**WHAT YOU WILL DO**: Word for word, restate the lines from the start of the data down to the line with "2005 NEW YORK", both included.

*** RECORDS FOR THIS EXERCISE ***

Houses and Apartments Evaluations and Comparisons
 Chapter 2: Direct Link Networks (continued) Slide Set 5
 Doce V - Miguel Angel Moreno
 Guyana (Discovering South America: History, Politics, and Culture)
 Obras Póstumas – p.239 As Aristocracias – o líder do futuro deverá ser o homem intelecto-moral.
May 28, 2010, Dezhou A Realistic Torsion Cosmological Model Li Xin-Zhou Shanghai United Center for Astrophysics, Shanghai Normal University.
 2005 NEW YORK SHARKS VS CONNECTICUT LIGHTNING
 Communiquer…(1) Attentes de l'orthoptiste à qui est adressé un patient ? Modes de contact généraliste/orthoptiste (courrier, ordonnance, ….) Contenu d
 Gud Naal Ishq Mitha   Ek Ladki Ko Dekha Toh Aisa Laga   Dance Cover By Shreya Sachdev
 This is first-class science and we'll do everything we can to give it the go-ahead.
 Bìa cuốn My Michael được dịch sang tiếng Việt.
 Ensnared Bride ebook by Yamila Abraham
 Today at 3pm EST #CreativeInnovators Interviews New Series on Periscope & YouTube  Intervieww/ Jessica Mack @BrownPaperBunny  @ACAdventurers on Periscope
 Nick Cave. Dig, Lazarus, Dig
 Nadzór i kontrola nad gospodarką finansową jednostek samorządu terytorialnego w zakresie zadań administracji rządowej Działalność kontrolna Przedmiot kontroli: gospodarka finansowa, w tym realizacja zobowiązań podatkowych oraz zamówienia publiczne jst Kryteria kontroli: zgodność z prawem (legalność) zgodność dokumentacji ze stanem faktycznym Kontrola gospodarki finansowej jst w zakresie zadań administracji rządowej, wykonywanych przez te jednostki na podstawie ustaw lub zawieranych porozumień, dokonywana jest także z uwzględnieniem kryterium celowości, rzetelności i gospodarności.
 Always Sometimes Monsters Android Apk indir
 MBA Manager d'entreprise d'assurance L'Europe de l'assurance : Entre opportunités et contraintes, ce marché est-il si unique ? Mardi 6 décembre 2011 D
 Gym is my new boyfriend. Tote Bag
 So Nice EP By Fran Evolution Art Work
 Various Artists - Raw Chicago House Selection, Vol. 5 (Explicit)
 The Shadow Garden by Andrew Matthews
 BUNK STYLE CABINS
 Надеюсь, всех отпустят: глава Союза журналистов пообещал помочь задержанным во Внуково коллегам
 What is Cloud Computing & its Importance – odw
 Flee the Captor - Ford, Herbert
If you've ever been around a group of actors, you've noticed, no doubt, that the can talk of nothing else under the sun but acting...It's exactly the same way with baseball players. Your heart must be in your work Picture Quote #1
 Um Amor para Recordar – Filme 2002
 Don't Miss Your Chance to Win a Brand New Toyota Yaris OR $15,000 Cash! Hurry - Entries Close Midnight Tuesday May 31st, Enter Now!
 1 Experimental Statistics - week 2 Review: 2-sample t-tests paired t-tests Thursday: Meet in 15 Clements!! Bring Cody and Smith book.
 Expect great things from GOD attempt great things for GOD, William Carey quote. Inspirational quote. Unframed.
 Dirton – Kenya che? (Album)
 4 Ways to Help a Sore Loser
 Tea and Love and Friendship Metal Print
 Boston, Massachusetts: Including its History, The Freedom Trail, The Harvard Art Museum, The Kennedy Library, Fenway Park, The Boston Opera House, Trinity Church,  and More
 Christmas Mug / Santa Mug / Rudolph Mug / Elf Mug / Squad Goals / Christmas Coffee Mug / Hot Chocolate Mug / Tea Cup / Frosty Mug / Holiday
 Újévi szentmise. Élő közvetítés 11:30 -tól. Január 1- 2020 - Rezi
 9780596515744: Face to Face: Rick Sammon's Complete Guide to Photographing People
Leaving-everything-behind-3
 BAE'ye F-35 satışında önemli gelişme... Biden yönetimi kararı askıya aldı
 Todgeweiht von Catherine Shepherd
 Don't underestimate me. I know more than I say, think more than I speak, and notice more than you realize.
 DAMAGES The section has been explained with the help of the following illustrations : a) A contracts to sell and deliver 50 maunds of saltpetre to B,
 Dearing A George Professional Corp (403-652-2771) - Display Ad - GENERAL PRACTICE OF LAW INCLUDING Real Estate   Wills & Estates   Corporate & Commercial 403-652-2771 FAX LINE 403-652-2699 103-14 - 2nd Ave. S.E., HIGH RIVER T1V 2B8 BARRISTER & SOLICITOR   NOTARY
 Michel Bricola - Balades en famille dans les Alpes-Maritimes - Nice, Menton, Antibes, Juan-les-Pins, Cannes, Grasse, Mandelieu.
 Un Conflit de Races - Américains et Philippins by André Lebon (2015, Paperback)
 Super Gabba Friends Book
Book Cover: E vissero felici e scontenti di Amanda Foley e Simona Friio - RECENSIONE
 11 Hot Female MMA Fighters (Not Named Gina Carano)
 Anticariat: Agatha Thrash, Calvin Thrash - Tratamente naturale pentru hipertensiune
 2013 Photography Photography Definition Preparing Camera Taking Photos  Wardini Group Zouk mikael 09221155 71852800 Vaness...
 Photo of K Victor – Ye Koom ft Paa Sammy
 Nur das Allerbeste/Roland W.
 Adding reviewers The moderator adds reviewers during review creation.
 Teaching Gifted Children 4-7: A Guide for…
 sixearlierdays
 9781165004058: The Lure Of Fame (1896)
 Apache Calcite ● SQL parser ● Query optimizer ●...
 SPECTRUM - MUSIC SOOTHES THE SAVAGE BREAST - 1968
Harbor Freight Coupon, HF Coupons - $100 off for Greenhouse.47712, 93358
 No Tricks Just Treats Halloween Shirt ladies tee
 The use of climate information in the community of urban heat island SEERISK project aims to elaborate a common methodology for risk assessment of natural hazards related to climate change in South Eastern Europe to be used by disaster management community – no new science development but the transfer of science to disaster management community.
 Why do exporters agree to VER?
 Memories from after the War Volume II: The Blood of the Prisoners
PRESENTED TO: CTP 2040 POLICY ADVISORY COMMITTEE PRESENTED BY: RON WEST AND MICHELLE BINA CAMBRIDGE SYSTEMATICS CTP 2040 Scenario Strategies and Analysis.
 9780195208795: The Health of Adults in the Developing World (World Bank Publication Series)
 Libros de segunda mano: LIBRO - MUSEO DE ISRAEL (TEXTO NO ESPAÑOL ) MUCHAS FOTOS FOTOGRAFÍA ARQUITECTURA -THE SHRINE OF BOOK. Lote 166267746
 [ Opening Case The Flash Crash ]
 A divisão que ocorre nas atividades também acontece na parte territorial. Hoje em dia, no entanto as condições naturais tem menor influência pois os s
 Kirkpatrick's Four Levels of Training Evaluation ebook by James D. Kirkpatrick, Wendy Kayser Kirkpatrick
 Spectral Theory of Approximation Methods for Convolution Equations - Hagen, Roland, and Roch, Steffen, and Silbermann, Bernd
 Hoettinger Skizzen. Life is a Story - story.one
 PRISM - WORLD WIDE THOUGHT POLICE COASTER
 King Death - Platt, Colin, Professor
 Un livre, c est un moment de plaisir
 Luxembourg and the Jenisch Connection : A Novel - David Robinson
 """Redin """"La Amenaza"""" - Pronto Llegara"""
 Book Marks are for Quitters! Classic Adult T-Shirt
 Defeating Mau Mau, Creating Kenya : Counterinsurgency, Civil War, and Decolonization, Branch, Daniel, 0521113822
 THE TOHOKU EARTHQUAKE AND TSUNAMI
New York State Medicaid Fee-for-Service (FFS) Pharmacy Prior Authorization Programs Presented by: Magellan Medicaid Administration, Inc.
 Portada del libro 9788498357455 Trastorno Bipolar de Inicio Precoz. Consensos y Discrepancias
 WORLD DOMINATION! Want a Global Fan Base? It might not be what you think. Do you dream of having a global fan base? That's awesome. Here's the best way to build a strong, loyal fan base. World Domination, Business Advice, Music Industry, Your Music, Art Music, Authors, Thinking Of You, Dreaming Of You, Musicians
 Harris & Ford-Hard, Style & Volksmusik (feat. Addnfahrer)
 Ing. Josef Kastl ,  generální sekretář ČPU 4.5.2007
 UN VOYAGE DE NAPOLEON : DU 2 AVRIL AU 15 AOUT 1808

***

**RESPONSE AREA**:
Houses and Apartments Evaluations and Comparisons
 Chapter 2: Direct Link Networks (continued) Slide Set 5
 Doce V - Miguel Angel Moreno
 Guyana (Discovering South America: History, Politics, and Culture)
 Obras Póstumas – p.239 As Aristocracias – o líder do futuro deverá ser o homem intelecto-moral.
May 28, 2010, Dezhou A Realistic Torsion Cosmological Model Li Xin-Zhou Shanghai United Center for Astrophysics, Shanghai Normal University.
 2005 NEW YORK SHARKS VS CONNECTICUT LIGHTNING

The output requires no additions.